Hey everyone , I'm new to this site and was just wondering if someone may be able to help me out? I recently aquired a 1989 125 cfm sullair portable rotary screw air compressor similar tthe one pictured .It worked fine for a short while then it just seized. There was plenty of oil so that wasn't the problem. After disassembling the compressor unit , I found a stripped drive gear caused massive damage to the screws. Needless to say the pump is totally ruined. After checking with sullair ,they told me parts for this model are obsolete. So, my only hope is finding a used pump.I've been searching the internet for over a week with no luck. I'm hoping someone here may be able to help me out or point me in the right direction.I'd appreciate any input.
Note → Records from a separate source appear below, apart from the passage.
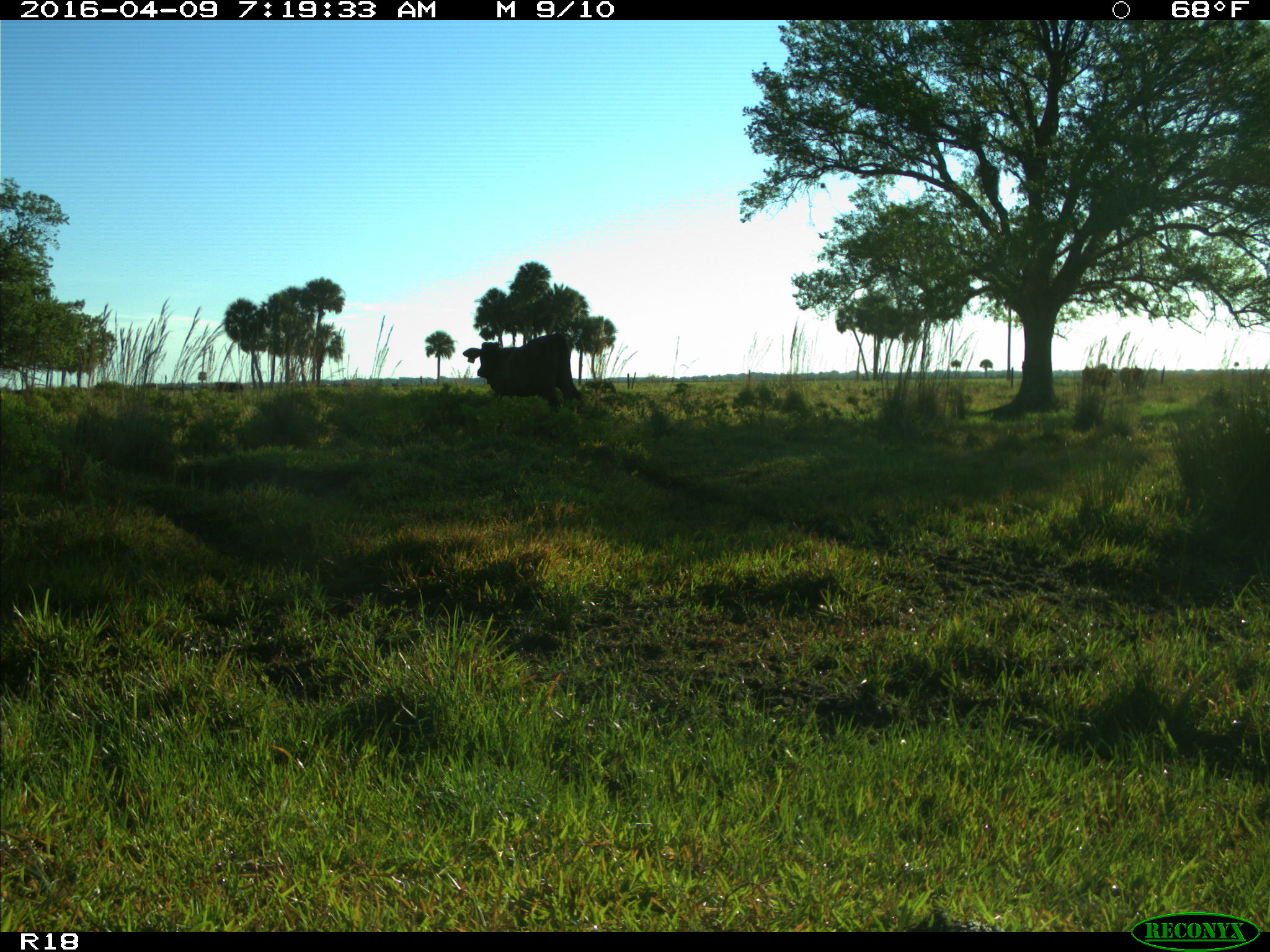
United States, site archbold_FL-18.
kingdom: Animalia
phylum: Chordata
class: Mammalia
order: Artiodactyla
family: Bovidae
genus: Bos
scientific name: Bos taurus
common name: domestic cow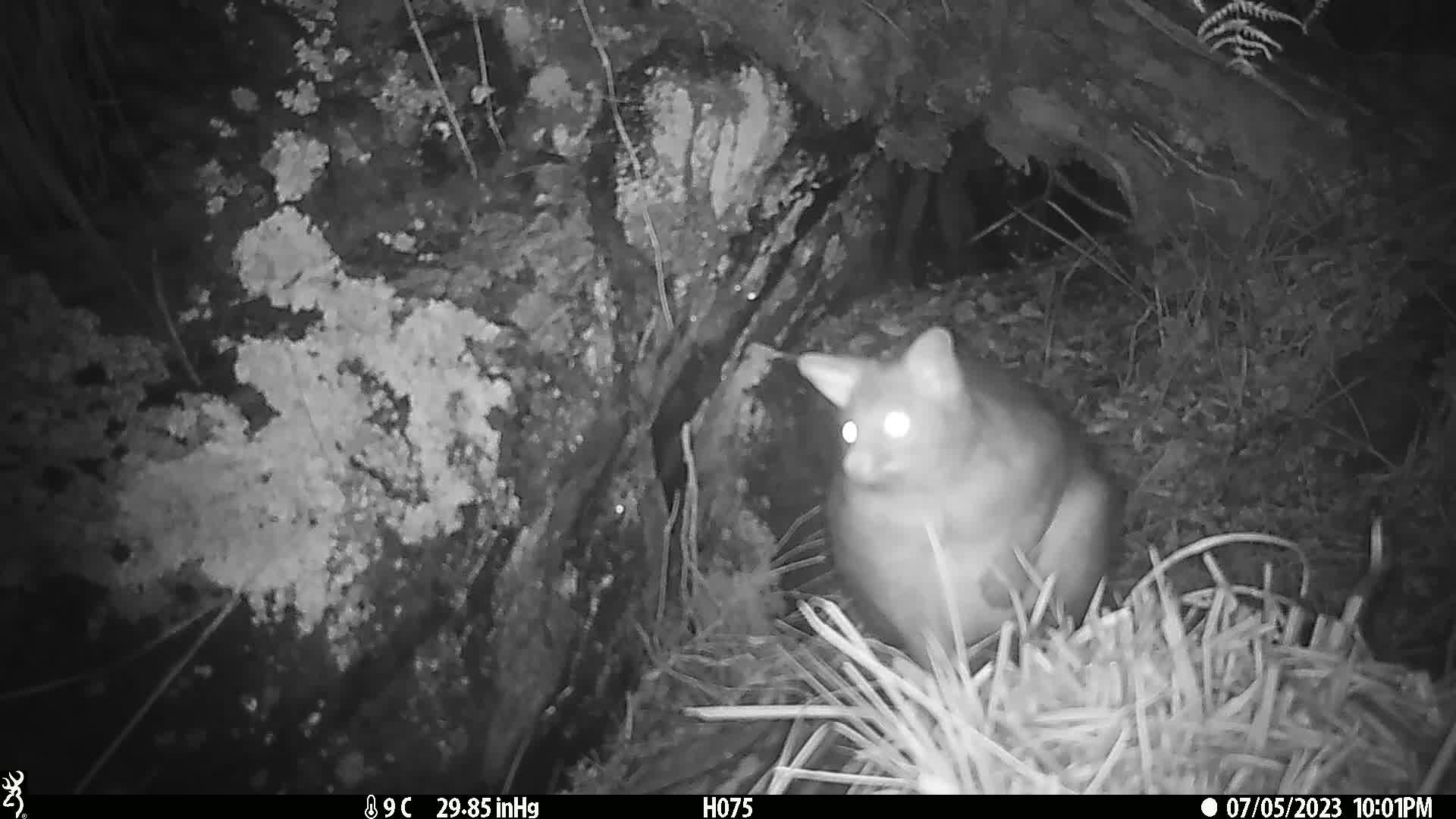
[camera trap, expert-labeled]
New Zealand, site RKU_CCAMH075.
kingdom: Animalia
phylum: Chordata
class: Mammalia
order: Diprotodontia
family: Phalangeridae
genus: Trichosurus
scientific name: Trichosurus vulpecula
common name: common brushtail possum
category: possum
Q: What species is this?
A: Possum (common brushtail possum) (Trichosurus vulpecula).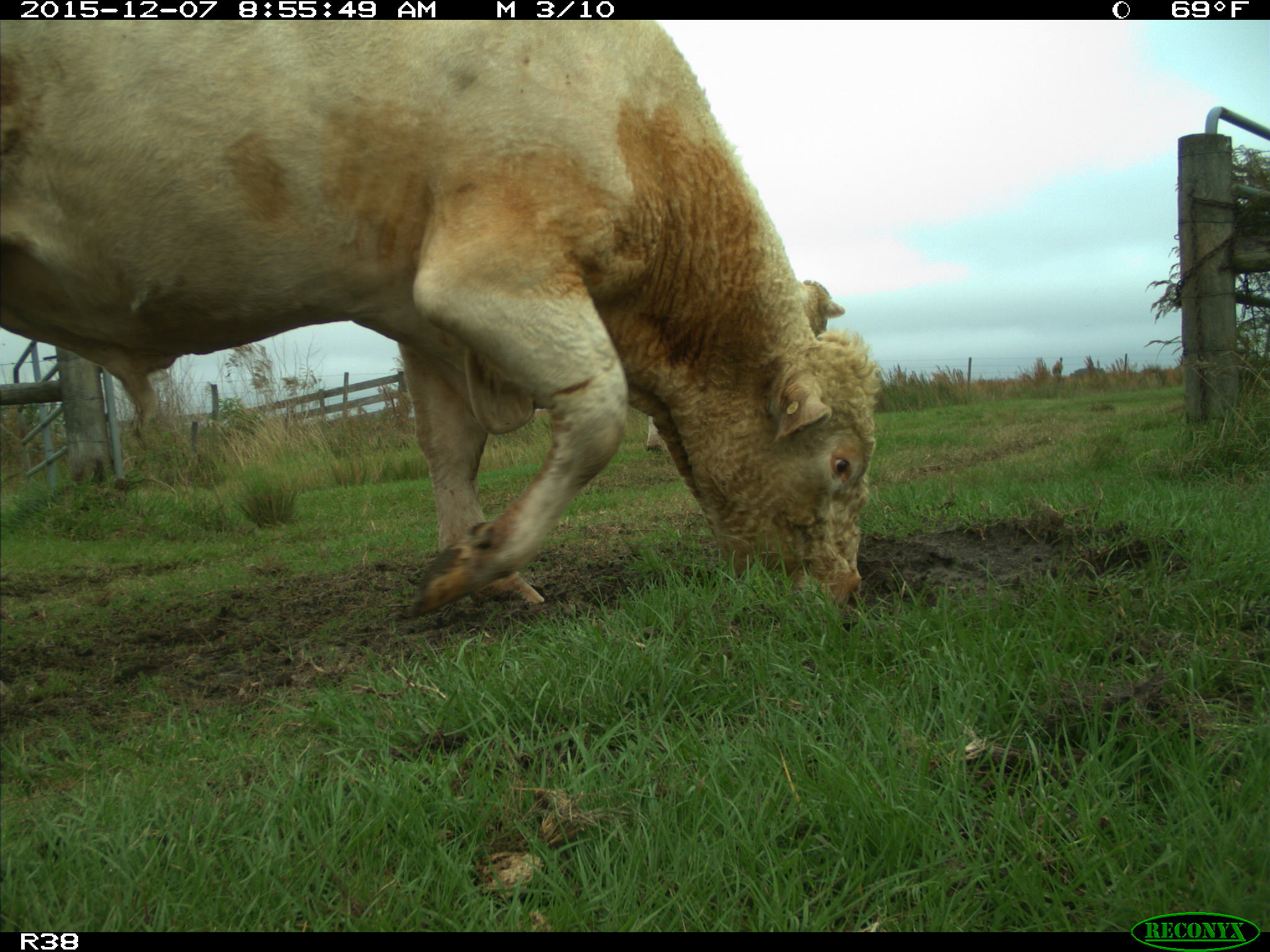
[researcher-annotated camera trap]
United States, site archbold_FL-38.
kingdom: Animalia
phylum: Chordata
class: Mammalia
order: Artiodactyla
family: Bovidae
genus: Bos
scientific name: Bos taurus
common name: domestic cow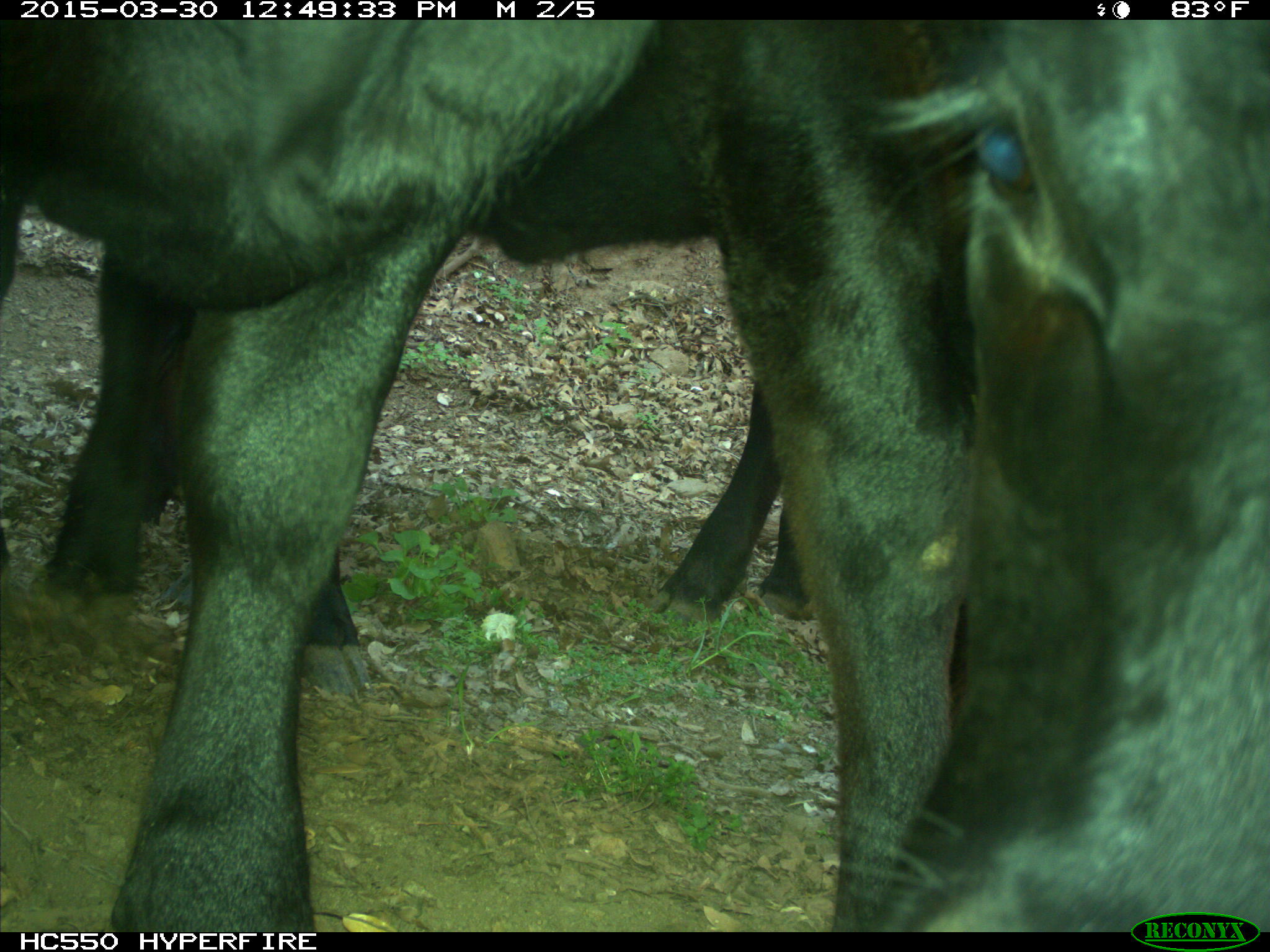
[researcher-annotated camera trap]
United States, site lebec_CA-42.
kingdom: Animalia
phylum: Chordata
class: Mammalia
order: Artiodactyla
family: Bovidae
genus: Bos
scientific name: Bos taurus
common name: domestic cow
Bos taurus (domestic cow).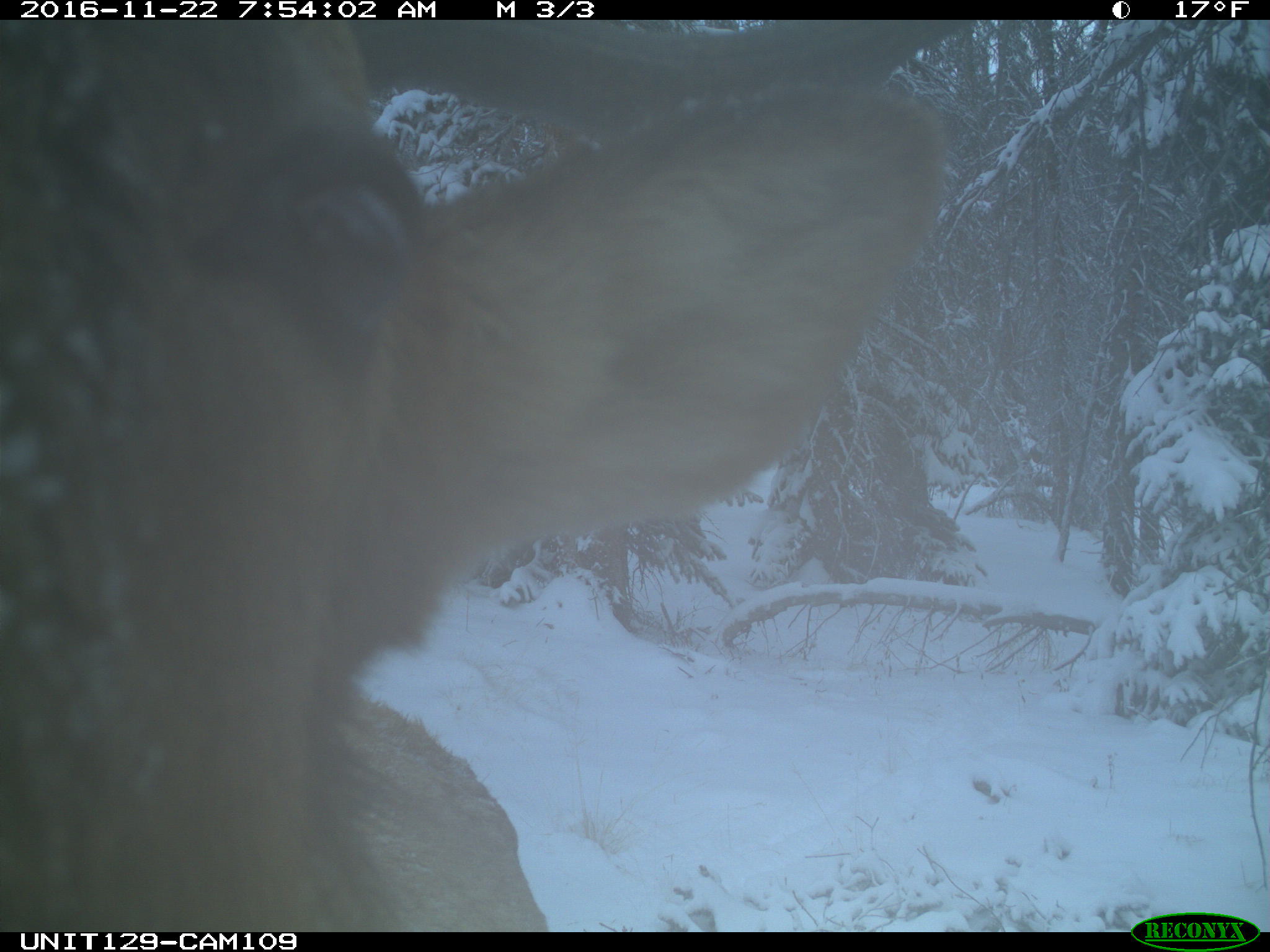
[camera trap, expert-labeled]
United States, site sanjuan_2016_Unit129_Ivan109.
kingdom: Animalia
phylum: Chordata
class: Mammalia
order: Artiodactyla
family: Cervidae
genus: Cervus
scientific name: Cervus elaphus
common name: red deer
Cervus elaphus (red deer).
Thanks


----------



## 89yt12 (Sep 20, 2010)

dang i cant see parts being that hard to get, we got a few compressor parts dealers that post up, i really hope one of them can help you out

im sure you have looked but what about ebay and amazon


----------



## marpo (Nov 25, 2011)

Yeah, I checked ebay,sent messages to several sellers there who were selling compressors and parts ,I post ads in various places ,called about 20 places , and signed up to 3 different forums including this one with no luck so far ,however I didn't try amazon yet...I'll give it a try. Thanks


----------



## marpo (Nov 25, 2011)

still no luck


----------